We also compared the stability of our designed sequences with wildtype and random generated sequences. The wildtype sequence, denoted in a red circle, folds into a structure with the minimum free energy change of –967.8 kcal/mol. The most random sequences, denoted in blue cloud and orange cloud, have similar free energy changes (-987.9 kcal/mol and -1063.23 kcal/mol on average, respectively) as the wildtype. The sequence designed by LinearDesign in exact search has the lowest MFE of -2,477.70 kcal/mol (less energy indicating more stability). With only 0.56% MFE loss from the exact search sequence, the designed sequence with beam size b = 1, 000 achieves an MFE of -2,463.8 kcal/mol.

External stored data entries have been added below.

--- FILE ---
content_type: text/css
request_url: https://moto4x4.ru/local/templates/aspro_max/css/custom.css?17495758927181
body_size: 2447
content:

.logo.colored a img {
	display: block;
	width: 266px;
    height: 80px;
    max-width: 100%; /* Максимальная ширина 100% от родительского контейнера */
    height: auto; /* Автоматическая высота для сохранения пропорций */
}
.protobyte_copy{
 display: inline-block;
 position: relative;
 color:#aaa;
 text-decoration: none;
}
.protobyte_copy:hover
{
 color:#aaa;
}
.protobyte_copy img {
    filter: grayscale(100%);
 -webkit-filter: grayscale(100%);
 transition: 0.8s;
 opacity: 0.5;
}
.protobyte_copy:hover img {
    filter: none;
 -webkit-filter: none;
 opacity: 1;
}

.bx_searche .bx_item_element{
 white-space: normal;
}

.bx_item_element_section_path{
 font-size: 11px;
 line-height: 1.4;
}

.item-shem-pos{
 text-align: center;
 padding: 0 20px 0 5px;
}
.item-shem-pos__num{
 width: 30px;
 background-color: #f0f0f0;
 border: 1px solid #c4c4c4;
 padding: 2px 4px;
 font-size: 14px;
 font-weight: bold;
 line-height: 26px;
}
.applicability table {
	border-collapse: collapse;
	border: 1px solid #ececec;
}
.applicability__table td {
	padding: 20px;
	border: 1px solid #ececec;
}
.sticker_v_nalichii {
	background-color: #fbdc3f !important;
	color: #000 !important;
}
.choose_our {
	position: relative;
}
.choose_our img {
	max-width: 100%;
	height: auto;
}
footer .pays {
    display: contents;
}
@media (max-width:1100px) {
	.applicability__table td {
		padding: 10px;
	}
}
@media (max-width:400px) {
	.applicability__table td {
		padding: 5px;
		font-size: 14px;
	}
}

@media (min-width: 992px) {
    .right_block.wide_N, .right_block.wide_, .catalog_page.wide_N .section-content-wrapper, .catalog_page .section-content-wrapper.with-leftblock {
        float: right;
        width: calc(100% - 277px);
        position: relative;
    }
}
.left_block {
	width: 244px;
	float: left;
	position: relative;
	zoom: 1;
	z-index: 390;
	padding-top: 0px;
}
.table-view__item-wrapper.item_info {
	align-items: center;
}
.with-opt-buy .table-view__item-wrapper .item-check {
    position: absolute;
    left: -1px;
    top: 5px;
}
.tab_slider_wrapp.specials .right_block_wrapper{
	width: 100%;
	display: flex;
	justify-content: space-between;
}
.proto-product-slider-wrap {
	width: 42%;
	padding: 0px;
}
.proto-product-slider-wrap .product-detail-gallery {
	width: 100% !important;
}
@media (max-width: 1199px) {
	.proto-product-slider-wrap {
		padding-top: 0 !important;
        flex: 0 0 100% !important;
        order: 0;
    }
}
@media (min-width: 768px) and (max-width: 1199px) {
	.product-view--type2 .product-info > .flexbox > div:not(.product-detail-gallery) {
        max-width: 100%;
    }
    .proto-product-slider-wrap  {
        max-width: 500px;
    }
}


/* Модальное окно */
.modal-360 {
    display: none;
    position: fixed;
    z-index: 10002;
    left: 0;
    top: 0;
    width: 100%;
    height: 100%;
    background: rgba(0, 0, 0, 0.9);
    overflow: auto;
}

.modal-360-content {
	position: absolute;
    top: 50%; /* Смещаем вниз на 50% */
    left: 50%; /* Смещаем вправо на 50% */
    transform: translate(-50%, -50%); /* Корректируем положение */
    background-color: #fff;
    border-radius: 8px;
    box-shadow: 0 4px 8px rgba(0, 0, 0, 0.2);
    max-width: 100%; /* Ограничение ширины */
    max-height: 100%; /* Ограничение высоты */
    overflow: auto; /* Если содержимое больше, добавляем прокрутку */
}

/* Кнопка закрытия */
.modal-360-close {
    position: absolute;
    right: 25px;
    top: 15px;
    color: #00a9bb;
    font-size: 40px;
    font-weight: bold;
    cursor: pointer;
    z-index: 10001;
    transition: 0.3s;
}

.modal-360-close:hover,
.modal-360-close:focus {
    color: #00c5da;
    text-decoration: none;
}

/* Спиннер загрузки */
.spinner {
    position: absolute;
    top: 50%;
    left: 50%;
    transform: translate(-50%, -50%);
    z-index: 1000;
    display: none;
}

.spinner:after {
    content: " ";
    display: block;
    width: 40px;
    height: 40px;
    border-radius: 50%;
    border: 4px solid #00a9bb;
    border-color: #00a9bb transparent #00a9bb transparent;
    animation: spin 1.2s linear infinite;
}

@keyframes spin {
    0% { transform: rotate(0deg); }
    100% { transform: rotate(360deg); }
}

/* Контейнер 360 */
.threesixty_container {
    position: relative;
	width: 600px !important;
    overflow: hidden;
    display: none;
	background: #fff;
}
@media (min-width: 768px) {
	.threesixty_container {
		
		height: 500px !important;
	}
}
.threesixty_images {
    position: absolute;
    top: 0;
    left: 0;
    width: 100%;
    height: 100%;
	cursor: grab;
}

The results of MFE and CAI joint optimization, shown in light-blue curve and magenta curve, are also astonishing. We see that the curve is on the top-left of the figure, indicating that the sequences on the curve have both stable secondary structures and high expression levels. In fact, this curve is the accessible boundary of all possible sequences, i.e., no sequences can achieve the region beyond (to the top-left) the curve. The points on the curve are good candidates for mRNA vaccine. For example, the point with λ = 100, has the free energy change of -2,414.6 kcal/mol and CAI of 0.823, which is only 2.5% away from the optimal MFE sequence but with 0.097 increase in CAI. Shifting right from the light-blue curve with a small margin, the magenta curve is the result of joint optimization using b = 1, 000. This curve shows that the approximation quality is good with b = 1, 000.
The figure above shows the secondary structures of the wildtype sequences, our designed sequences with b = 1, 000 and b = +∞, as well as designed sequences with an absence of base pairing in the 5’-end leader regions.